Cette capacité d’accueil qu’a la langue française, aucune autre langue ne l’a au même degré. Aucune autre langue n’a non plus, au même degré, cette capacité d’ouverture aux signifiés que nécessairement les mots charrient quand, issus de l’extérieur, ils en viennent à s’intégrer à la langue d’accueil. L’anglais, me dira-t-on. Je réponds aussitôt qu’il y a deux anglais : celui de l’Angleterre proprement dite ou de ce qui s’est appelé longtemps Grande-Bretagne, à savoir l’ensemble insulaire qui recouvrait aussi l’Irlande. Cet anglais là est de racine germanique, comme on le sait, mais il reste, depuis Guillaume le Conquérant qui régna aussi sur une partie de la France, fortement imprégné de français ou de latin, via la langue française. Il y eut, régnant sur l’Angleterre, aux côtés de leurs époux, treize reines françaises — ce qui n’est pas peu, surtout en ces temps où le français était langue de coeur et de cour. « Snobisme » est un mot anglais tardif: souvent le snobisme aura été l’un des meilleurs vecteurs linguistiques. Il le fut dans la haute aristocratie anglaise au plus grand bénéfice du français, comme il sera plus tard, beaucoup plus tard, l’un des rouages efficaces qui aideront à l’extension du français dans toute l’Europe de la culture, et ailleurs. La plus grande entreprise de destruction créatrice de la langue de Shakespeare, c’est un Irlandais de génie qui la conduira: James Joyce, l’auteur d’Ulysses. James Joyce est, à l’égal de Rabelais pour le français, celui par qui le scandale arrive, mais aussi par qui se répand le magma brûlant des mots créés, du verbe recréé. Quant à l’anglo-américain, je ne sais trop qu’en penser et je reste à son égard dubitatif. On connaît la boutade de Bernard Shaw: «L’Angleterre et l’Amérique sont deux pays séparés par la même langue». Ce mot n’est qu’un trait d’esprit: il étincelle plus qu’il ne dit vrai. Il y a de grands, d’admirables romanciers américains, d’immenses poètes: Hawthorne, Melville, Faulkner, Hemingway, pour n’en citer que quelques-uns, et je ne saurais oublier qu’Edgar Poe, l’un des maîtres de Baudelaire, est Américain, que Walt Whitman est Américain, que Henry James est d’origine américaine, d’origine également américaine T.S. Eliot.
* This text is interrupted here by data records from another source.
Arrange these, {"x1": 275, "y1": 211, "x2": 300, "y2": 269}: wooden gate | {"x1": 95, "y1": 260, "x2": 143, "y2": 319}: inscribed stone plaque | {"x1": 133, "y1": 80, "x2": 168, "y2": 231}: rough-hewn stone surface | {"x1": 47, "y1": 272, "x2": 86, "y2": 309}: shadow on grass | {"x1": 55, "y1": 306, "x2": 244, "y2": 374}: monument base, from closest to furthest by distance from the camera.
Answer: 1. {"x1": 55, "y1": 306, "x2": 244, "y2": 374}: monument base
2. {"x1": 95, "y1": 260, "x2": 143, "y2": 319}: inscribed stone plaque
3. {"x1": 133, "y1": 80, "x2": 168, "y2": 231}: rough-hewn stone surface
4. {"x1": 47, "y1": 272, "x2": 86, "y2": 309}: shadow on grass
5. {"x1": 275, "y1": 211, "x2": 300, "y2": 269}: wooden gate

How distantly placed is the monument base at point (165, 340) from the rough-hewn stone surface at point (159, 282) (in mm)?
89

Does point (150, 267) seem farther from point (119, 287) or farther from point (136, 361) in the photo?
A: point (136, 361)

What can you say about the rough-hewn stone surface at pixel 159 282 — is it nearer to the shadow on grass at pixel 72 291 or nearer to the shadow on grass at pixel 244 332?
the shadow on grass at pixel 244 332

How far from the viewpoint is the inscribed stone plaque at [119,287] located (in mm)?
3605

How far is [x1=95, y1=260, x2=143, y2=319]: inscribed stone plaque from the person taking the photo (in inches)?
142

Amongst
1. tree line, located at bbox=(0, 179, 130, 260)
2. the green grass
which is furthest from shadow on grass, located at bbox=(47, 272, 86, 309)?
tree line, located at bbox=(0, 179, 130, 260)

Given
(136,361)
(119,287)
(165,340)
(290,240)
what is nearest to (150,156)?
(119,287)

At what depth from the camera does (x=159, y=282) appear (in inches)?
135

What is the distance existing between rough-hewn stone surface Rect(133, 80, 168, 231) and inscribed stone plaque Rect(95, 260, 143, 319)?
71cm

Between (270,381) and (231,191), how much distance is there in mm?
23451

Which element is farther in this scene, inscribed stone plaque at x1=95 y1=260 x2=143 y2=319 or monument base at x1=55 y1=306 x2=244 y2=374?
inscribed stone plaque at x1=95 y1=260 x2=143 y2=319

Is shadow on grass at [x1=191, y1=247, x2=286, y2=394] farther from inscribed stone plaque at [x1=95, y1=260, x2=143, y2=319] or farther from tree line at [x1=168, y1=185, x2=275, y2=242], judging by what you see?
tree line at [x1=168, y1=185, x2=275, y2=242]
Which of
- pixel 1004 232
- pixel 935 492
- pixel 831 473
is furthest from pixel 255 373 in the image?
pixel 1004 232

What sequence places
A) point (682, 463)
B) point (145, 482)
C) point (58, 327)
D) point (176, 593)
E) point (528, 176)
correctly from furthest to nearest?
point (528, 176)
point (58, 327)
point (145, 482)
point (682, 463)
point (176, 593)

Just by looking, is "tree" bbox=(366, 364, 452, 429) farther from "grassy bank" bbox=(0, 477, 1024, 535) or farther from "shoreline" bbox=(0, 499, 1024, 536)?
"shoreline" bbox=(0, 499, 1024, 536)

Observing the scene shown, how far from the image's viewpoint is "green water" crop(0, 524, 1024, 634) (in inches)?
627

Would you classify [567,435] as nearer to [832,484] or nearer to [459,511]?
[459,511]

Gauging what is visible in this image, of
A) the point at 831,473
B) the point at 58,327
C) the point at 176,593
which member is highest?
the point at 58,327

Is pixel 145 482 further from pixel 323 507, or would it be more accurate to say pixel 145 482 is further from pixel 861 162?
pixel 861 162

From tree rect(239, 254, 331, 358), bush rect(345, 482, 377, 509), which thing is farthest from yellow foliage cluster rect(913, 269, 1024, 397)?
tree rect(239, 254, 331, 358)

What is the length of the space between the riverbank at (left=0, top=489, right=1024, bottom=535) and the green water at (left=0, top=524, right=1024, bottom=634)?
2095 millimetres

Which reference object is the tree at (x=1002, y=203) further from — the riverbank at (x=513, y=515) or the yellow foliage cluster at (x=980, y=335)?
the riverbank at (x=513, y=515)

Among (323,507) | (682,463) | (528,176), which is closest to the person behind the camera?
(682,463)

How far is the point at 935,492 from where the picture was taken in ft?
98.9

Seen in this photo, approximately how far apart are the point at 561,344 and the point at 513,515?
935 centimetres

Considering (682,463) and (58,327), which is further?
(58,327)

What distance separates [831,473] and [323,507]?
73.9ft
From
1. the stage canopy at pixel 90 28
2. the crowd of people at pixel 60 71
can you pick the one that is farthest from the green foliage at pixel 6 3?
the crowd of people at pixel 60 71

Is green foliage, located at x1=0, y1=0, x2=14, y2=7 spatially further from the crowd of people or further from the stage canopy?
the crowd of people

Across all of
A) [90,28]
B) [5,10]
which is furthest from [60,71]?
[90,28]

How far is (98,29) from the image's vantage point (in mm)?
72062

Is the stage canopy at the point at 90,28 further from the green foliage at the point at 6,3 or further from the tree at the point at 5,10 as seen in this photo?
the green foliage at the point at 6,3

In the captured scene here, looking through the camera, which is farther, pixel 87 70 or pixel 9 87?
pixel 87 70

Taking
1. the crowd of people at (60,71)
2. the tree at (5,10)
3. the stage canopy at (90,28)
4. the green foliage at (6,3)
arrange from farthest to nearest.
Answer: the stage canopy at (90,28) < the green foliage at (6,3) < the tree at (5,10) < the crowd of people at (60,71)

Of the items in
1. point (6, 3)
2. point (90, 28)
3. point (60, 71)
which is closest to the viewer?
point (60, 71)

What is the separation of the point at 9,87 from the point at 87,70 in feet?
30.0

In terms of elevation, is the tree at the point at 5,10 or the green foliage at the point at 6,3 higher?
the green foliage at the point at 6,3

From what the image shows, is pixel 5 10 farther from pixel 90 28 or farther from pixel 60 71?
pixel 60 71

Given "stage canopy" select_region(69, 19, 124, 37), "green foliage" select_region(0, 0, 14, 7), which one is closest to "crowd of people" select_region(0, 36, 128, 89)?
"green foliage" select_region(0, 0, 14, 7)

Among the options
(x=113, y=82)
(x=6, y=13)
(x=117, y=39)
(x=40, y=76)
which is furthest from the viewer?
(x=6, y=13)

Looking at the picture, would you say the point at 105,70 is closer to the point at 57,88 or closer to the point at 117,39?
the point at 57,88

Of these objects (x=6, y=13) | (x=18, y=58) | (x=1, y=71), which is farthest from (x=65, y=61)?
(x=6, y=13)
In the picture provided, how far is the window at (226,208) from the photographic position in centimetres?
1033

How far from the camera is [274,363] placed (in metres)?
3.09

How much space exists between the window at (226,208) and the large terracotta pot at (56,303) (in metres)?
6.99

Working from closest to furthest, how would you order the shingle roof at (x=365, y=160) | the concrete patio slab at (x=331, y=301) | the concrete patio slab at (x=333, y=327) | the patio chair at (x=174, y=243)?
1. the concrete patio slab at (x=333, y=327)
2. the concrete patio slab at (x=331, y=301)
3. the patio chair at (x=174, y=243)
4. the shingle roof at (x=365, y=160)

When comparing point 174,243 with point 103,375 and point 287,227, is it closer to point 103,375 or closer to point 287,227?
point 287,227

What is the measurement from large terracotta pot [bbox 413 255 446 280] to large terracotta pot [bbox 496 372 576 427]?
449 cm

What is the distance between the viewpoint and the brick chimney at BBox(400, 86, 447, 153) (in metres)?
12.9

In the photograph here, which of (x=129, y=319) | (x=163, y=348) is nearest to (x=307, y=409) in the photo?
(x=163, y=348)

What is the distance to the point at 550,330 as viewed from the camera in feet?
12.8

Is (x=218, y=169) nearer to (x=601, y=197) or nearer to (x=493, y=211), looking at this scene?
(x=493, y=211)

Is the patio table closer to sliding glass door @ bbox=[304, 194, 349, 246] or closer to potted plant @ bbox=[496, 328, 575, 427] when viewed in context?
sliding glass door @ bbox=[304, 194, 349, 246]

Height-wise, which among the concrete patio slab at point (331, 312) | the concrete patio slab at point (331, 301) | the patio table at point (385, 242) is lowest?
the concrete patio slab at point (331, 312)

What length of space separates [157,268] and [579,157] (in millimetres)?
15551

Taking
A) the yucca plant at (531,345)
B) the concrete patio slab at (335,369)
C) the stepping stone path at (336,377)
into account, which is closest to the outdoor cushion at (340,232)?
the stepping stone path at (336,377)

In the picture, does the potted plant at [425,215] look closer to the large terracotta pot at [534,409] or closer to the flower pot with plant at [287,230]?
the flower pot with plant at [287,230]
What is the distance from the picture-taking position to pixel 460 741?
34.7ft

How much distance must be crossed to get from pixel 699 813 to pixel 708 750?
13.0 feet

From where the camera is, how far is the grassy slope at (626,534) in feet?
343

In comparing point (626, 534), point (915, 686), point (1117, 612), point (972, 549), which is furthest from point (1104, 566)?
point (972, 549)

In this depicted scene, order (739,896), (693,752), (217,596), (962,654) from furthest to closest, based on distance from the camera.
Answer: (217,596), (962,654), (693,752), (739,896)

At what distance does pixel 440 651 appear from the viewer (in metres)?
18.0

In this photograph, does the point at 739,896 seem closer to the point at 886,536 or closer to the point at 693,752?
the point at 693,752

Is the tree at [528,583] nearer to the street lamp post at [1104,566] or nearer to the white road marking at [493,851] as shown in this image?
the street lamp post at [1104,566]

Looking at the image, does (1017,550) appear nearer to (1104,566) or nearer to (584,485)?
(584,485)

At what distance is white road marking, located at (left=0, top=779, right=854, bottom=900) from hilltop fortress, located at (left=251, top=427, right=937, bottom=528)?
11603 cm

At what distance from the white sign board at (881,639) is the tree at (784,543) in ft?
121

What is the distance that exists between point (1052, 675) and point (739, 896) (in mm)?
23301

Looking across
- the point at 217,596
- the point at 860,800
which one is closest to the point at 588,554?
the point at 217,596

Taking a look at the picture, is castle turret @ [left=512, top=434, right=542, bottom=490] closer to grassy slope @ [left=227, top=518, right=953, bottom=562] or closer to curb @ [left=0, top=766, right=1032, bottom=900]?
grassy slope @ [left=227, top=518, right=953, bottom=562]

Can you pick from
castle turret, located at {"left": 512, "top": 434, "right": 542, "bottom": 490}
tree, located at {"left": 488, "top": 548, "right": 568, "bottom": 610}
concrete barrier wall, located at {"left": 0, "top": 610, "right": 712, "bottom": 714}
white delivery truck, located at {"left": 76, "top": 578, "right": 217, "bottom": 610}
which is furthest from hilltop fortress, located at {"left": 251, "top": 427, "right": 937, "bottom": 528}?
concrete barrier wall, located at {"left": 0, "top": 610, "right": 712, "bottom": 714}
Reste que mon doute sur l’Américain concerne surtout ce langage utilitaire qui a cours aujourd’hui partout à la surface du globe et où deux cents mots pour le pire, cinq ou six cents pour le meilleur, mots souvent rafistolés (qu’on me pardonne cette expression familière) à partir d’autres mots étrangers à l’anglais et adoptés, adaptés à la hâte, que deux cents à cinq cents mots permettent à des hommes d’affaires, parfois à des spécialistes ou même à des savants, de s’entendre tant bien que mal, de Chinois à Italien, de Péruvien à Congolais, d’Allemand à Iranien dans le pire anglais qui soit, ce que Molière aurait appelé un sabir. Cet anglais-là, amputé de ses valeurs morales et de ses affinités intellectuelles, m’inquiète, et je dirai même qu’il angoisse le poète, le manipulateur de mots en chambres d’échos que je suis.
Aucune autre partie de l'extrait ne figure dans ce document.